Jumat, 9 April 2021
Jakarta, MINDCOMMONLINE.COM – Menteri Pendayagunaan Aparatur Negara dan Reformasi Birokrasi (PANRB) Tjahjo Kumolo resmi melarang aparatur sipil negara (ASN) untuk bepergian keluar daerah atau mudik menjelang dan usai Lebaran 2021. Namun, kebijakan menuai kritik dan tanda tanya.
Kebijakan tersebut tercantum dalam Surat Edaran (SE) Menteri Pendayagunaan Aparatur Negara dan Reformasi Birokrasi (PANRB) Nomor 8/2021 tentang Pembatasan Kegiatan Bepergian Keluar Daerah dan/atau Mudik dan/atau Cuti bagi Pegawai ASN dalam Masa Pandemi COVID-19.
“Pegawai ASN dan keluarganya dilarang melakukan kegiatan bepergian keluar daerah dan/atau mudik pada periode 6 sampai 17 Mei 2021,” demikian bunyi surat edaran yang ditandatangani Menteri PANRB di Jakarta, pekan ini.
Para ASN diharapkan tidak mengajukan cuti selama periode pembatasan perjalanan atau larangan mudik tersebut. Pejabat pembina kepegawaian (PPK) di kementerian, lembaga, dan pemerintah daerah juga tidak diperkenankan memberikan izin cuti.

::::

▸ **TUGAS SINGKAT 1**
Jawablah pertanyaan berikut berdasarkan berita larangan mudik ASN.
(a) Siapa Menteri PANRB yang melarang ASN bepergian keluar daerah atau mudik?
(b) Berapa nomor Surat Edaran Menteri PANRB yang memuat kebijakan itu?
(c) Pada periode kapan pegawai ASN dan keluarganya dilarang bepergian keluar daerah dan/atau mudik?
▸ **TUGAS SINGKAT 2**
Terjemahkan kalimat dari berita larangan mudik ASN ini ke dalam bahasa Inggris: "Para ASN diharapkan tidak mengajukan cuti selama periode pembatasan perjalanan atau larangan mudik tersebut."
Baris-baris data di bawah ini merupakan bahan tersendiri yang terpisah dari berita larangan mudik ASN.

::::

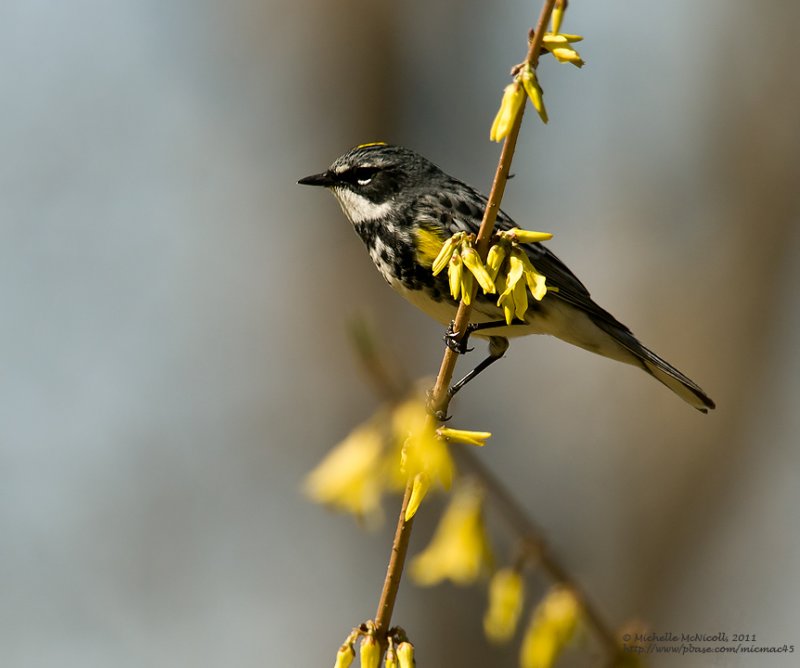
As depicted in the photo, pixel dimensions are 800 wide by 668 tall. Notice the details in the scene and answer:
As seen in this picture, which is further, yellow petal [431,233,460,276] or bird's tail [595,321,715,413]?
bird's tail [595,321,715,413]

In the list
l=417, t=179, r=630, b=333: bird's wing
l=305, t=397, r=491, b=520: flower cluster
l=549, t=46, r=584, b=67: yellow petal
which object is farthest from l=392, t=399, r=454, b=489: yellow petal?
l=417, t=179, r=630, b=333: bird's wing

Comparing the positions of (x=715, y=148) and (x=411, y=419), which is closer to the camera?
(x=411, y=419)

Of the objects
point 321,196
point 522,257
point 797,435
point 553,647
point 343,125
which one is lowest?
point 797,435

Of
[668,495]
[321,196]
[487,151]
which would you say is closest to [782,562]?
[668,495]

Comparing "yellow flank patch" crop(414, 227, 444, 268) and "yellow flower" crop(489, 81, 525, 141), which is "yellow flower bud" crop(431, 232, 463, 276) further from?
"yellow flank patch" crop(414, 227, 444, 268)

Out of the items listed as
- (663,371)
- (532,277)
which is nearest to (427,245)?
(663,371)

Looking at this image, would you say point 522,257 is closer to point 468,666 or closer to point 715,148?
point 468,666

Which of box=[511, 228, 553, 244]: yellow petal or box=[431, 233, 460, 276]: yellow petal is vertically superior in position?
box=[511, 228, 553, 244]: yellow petal
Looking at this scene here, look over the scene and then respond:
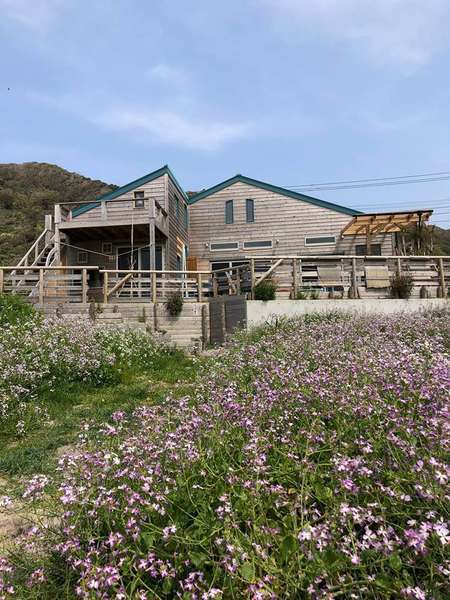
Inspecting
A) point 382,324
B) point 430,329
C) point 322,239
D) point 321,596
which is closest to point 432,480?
point 321,596

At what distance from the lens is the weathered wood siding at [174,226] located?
20703mm

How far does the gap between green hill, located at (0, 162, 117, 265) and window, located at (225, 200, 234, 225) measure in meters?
19.7

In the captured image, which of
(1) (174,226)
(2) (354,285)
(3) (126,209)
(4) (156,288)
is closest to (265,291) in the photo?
(2) (354,285)

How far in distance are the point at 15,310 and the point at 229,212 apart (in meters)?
13.1

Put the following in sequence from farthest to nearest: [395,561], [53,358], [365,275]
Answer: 1. [365,275]
2. [53,358]
3. [395,561]

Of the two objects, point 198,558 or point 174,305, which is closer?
point 198,558

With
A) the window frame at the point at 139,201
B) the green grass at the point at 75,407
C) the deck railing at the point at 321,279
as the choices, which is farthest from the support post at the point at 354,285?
the window frame at the point at 139,201

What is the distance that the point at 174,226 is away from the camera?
21.5 meters

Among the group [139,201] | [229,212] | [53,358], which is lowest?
[53,358]

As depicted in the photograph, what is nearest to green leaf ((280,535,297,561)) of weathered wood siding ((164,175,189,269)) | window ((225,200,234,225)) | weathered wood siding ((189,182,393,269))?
weathered wood siding ((164,175,189,269))

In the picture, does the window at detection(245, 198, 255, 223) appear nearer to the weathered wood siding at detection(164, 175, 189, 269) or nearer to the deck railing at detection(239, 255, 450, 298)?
the weathered wood siding at detection(164, 175, 189, 269)

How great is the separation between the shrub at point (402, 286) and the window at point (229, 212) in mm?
10946

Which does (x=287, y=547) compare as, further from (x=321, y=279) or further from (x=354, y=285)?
(x=321, y=279)

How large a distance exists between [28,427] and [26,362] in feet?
8.75
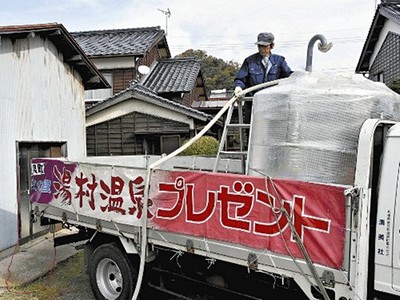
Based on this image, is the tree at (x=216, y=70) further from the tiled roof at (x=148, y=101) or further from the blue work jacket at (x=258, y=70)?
the blue work jacket at (x=258, y=70)

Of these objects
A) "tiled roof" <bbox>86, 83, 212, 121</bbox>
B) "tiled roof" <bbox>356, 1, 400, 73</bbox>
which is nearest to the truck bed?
"tiled roof" <bbox>86, 83, 212, 121</bbox>

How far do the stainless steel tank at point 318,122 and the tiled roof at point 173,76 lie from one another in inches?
537

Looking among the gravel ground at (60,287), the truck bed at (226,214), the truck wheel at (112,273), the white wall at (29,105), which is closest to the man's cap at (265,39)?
the truck bed at (226,214)

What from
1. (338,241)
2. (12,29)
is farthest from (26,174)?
(338,241)

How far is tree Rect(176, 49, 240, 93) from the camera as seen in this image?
40.3 m

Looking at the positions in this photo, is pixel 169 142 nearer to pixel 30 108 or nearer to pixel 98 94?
pixel 98 94

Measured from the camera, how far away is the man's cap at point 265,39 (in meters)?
5.29

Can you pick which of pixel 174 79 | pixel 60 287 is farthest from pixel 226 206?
pixel 174 79

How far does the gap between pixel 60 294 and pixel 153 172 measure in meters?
2.81

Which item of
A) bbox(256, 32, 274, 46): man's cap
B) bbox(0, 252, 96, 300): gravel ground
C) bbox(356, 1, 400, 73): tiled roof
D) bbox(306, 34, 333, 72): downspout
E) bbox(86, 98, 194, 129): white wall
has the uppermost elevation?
bbox(356, 1, 400, 73): tiled roof

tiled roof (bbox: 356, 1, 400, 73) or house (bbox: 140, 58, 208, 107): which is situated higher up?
tiled roof (bbox: 356, 1, 400, 73)

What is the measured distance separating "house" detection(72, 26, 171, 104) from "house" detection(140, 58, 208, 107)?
61 centimetres

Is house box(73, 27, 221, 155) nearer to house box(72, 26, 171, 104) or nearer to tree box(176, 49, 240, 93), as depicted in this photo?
house box(72, 26, 171, 104)

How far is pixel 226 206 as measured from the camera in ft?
10.9
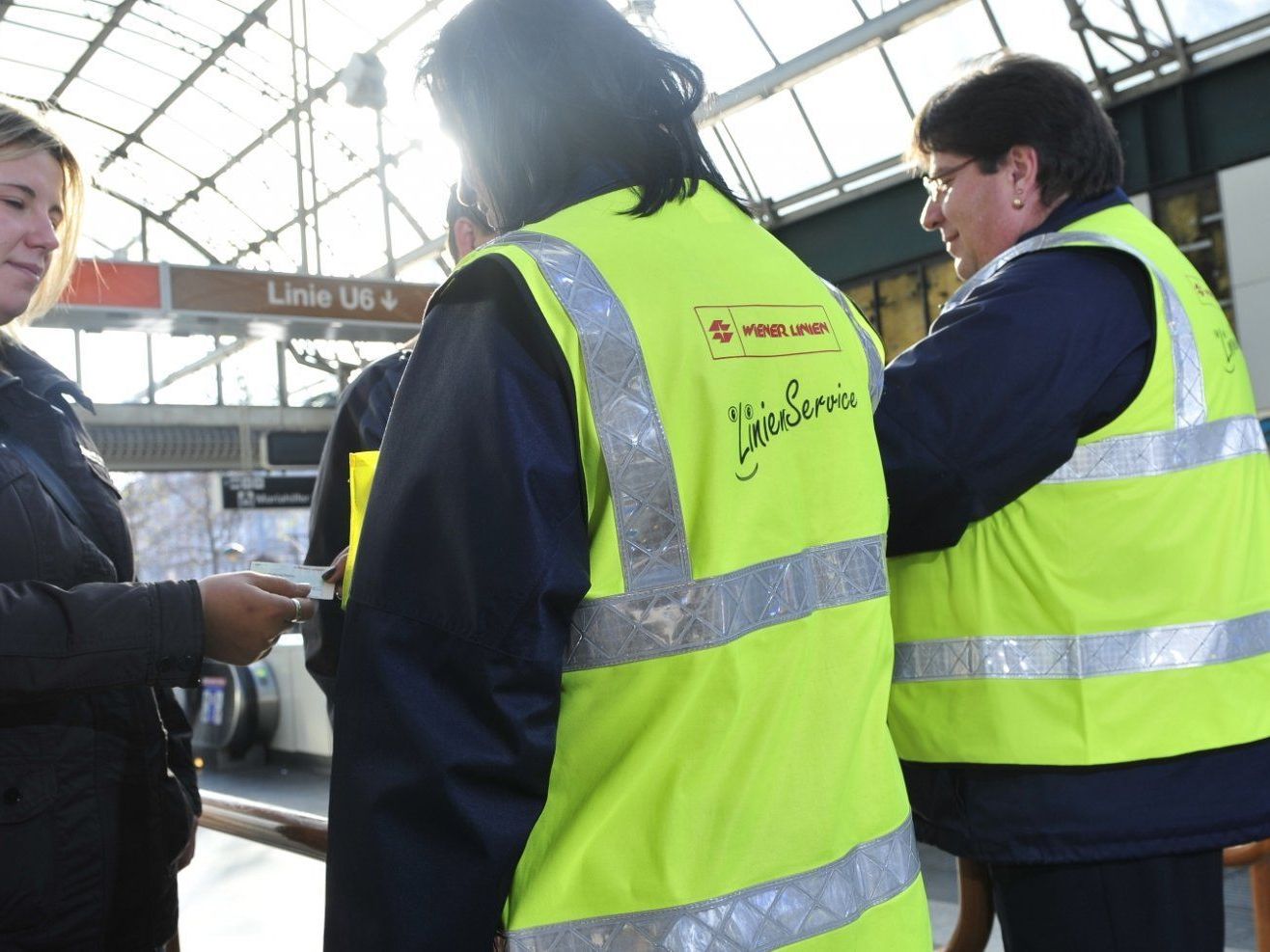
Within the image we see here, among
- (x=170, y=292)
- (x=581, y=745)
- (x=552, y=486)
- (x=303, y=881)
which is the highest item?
(x=170, y=292)

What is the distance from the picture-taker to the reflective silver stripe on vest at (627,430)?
1.15 metres

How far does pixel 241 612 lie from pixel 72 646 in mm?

::::

▸ **JAWABAN LATIHAN 1**
(a) Tjahjo Kumolo.
(b) Nomor 8/2021.
(c) Tanggal 6 sampai 17 Mei 2021.

▸ **JAWABAN LATIHAN 2**
ASN employees are expected not to apply for leave during the period of travel restrictions or the homecoming ban.